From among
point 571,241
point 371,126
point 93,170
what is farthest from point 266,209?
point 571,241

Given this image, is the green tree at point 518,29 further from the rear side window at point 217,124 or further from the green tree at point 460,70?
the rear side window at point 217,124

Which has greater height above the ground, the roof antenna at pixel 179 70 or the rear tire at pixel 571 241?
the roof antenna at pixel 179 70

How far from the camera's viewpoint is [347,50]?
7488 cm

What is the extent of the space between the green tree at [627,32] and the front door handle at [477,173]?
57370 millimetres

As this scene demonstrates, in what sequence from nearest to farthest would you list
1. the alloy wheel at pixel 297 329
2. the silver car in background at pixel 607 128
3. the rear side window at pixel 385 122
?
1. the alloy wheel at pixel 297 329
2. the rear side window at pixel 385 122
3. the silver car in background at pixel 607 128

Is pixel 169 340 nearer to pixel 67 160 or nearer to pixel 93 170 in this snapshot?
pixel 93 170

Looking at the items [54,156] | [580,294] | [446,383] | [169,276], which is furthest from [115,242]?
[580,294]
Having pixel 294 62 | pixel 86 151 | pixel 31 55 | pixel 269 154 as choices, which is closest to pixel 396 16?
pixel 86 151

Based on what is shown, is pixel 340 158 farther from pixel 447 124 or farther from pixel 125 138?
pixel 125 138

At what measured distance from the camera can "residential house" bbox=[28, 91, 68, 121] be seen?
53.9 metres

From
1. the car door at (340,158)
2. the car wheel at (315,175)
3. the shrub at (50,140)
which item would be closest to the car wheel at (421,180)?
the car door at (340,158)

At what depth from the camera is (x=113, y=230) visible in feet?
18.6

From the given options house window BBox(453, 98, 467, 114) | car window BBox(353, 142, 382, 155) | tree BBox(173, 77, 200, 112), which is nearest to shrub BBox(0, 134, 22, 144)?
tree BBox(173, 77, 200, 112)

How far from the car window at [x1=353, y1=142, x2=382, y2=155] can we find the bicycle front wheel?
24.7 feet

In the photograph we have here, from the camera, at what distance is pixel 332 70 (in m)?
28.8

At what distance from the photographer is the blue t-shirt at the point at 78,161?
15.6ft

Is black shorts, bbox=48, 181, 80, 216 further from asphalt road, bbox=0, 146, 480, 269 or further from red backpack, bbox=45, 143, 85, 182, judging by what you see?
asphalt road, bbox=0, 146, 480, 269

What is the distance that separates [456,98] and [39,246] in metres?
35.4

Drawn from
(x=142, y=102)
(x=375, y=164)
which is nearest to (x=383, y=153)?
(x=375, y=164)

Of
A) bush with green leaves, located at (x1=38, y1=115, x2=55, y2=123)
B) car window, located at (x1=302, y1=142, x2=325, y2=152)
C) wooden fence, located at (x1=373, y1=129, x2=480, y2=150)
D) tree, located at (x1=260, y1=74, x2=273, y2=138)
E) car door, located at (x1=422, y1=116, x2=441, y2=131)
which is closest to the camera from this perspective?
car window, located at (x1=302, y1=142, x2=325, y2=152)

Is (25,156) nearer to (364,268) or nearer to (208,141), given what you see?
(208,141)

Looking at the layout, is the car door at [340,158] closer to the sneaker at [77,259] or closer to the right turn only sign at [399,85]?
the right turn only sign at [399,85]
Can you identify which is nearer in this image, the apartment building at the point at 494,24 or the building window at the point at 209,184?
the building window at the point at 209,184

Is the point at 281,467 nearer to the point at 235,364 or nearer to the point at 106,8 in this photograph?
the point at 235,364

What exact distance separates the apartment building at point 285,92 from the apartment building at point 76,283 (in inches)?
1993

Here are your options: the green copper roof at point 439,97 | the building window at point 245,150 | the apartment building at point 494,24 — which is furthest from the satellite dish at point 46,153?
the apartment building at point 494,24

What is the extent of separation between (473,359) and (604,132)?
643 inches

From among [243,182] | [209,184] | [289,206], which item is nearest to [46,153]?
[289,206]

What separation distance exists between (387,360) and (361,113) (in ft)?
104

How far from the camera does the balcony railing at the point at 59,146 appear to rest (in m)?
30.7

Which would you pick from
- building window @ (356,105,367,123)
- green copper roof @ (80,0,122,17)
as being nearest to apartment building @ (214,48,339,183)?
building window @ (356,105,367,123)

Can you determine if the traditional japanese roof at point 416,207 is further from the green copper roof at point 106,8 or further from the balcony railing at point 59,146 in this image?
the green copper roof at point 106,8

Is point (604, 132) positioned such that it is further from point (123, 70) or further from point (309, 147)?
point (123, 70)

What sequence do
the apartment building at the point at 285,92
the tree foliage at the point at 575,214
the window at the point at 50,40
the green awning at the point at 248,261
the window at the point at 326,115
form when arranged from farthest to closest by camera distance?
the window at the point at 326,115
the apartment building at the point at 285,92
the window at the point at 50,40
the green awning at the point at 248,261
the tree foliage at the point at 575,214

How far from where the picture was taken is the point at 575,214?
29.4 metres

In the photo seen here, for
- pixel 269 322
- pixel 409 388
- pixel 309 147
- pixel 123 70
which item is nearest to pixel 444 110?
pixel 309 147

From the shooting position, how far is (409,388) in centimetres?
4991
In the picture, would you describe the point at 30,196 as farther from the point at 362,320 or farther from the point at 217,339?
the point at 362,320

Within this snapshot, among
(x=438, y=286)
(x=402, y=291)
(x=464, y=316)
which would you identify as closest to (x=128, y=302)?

▶ [TO BE DONE]:
Can you rewrite all of the entries above, replacing "snapshot" with "photograph" each time it occurs and leaving everything else unchanged?

▶ [EXERCISE SOLUTION]:
From among
point 571,241
point 371,126
point 93,170
what is farthest from point 266,209?
point 571,241

Given this image, is the green tree at point 518,29 further from the rear side window at point 217,124 or further from the green tree at point 460,70?
the rear side window at point 217,124

Which has greater height above the ground, the roof antenna at pixel 179 70 or the rear tire at pixel 571 241?
the roof antenna at pixel 179 70

How far from the camera's viewpoint is [347,50]?
7488 cm

What is the extent of the space between the green tree at [627,32] and the front door handle at [477,173]?
57370 millimetres

As this scene demonstrates, in what sequence from nearest to farthest would you list
1. the alloy wheel at pixel 297 329
2. the silver car in background at pixel 607 128
3. the rear side window at pixel 385 122
?
1. the alloy wheel at pixel 297 329
2. the rear side window at pixel 385 122
3. the silver car in background at pixel 607 128

Is pixel 169 340 nearer to pixel 67 160 or nearer to pixel 93 170 in this photograph?
pixel 93 170

Looking at the items [54,156] | [580,294] | [446,383] | [169,276], which is furthest from [115,242]?
[580,294]
Having pixel 294 62 | pixel 86 151 | pixel 31 55 | pixel 269 154 as choices, which is closest to pixel 396 16?
pixel 86 151

Based on what is shown, is pixel 340 158 farther from pixel 447 124 or farther from pixel 125 138?
pixel 125 138

At what measured distance from the camera can "residential house" bbox=[28, 91, 68, 121] be seen?
53.9 metres

From
1. the car door at (340,158)
2. the car wheel at (315,175)
3. the shrub at (50,140)
which item would be closest to the car wheel at (421,180)?
the car door at (340,158)

At what depth from the camera is (x=113, y=230) visible in feet?
18.6

From the given options house window BBox(453, 98, 467, 114) | car window BBox(353, 142, 382, 155) | tree BBox(173, 77, 200, 112), which is nearest to shrub BBox(0, 134, 22, 144)?
tree BBox(173, 77, 200, 112)

How far from the car window at [x1=353, y1=142, x2=382, y2=155] can we find the bicycle front wheel?
24.7 feet

In the photograph we have here, from the camera, at what distance is pixel 332 70 (in m)?
28.8

At what distance from the photographer is the blue t-shirt at the point at 78,161?
15.6ft

Is black shorts, bbox=48, 181, 80, 216 further from asphalt road, bbox=0, 146, 480, 269 or further from red backpack, bbox=45, 143, 85, 182, judging by what you see?
asphalt road, bbox=0, 146, 480, 269

What is the distance that separates [456,98] and [39,246] in metres?
35.4

Drawn from
(x=142, y=102)
(x=375, y=164)
which is nearest to (x=383, y=153)?
(x=375, y=164)

Of
A) bush with green leaves, located at (x1=38, y1=115, x2=55, y2=123)
B) car window, located at (x1=302, y1=142, x2=325, y2=152)
C) wooden fence, located at (x1=373, y1=129, x2=480, y2=150)
D) tree, located at (x1=260, y1=74, x2=273, y2=138)
E) car door, located at (x1=422, y1=116, x2=441, y2=131)
which is closest to the camera from this perspective?
car window, located at (x1=302, y1=142, x2=325, y2=152)

Is (25,156) nearer to (364,268) or nearer to (208,141), given what you see?
(208,141)

Looking at the layout, is the car door at [340,158] closer to the sneaker at [77,259] or closer to the right turn only sign at [399,85]?
the right turn only sign at [399,85]
Can you identify which is nearer in this image, the apartment building at the point at 494,24 or the building window at the point at 209,184?
the building window at the point at 209,184

Is the point at 281,467 nearer to the point at 235,364 or nearer to the point at 106,8 in this photograph?
the point at 235,364

What exact distance separates the apartment building at point 285,92 from the apartment building at point 76,283 (in inches)?
1993

Here are your options: the green copper roof at point 439,97 | the building window at point 245,150 | the apartment building at point 494,24 — which is furthest from the satellite dish at point 46,153?
the apartment building at point 494,24

What is the extent of separation between (473,359) and (604,132)?
643 inches

From among [243,182] | [209,184] | [289,206], which item is nearest to [46,153]?
[289,206]

What separation distance exists between (387,360) and (361,113) (in ft)?
104

How far from the camera does the balcony railing at the point at 59,146 appear to rest (in m)?
30.7

Which would you pick from
- building window @ (356,105,367,123)
- green copper roof @ (80,0,122,17)
as being nearest to apartment building @ (214,48,339,183)?
building window @ (356,105,367,123)

Can you determine if the traditional japanese roof at point 416,207 is further from the green copper roof at point 106,8 or further from the balcony railing at point 59,146 in this image?
the green copper roof at point 106,8

Is point (604, 132) positioned such that it is further from point (123, 70) or further from point (309, 147)?
point (123, 70)

What sequence do
the apartment building at the point at 285,92
the tree foliage at the point at 575,214
the window at the point at 50,40
the green awning at the point at 248,261
the window at the point at 326,115
form when arranged from farthest to closest by camera distance?
the window at the point at 326,115
the apartment building at the point at 285,92
the window at the point at 50,40
the green awning at the point at 248,261
the tree foliage at the point at 575,214

How far from where the picture was taken is the point at 575,214?
29.4 metres

In the photo seen here, for
- pixel 269 322
- pixel 409 388
- pixel 309 147
- pixel 123 70
which item is nearest to pixel 444 110?
pixel 309 147

From the shooting position, how far is (409,388) in centimetres?
4991
In the picture, would you describe the point at 30,196 as farther from the point at 362,320 or farther from the point at 217,339?
the point at 362,320

Within this photograph, among
(x=438, y=286)
(x=402, y=291)
(x=464, y=316)
which would you identify as closest to (x=128, y=302)?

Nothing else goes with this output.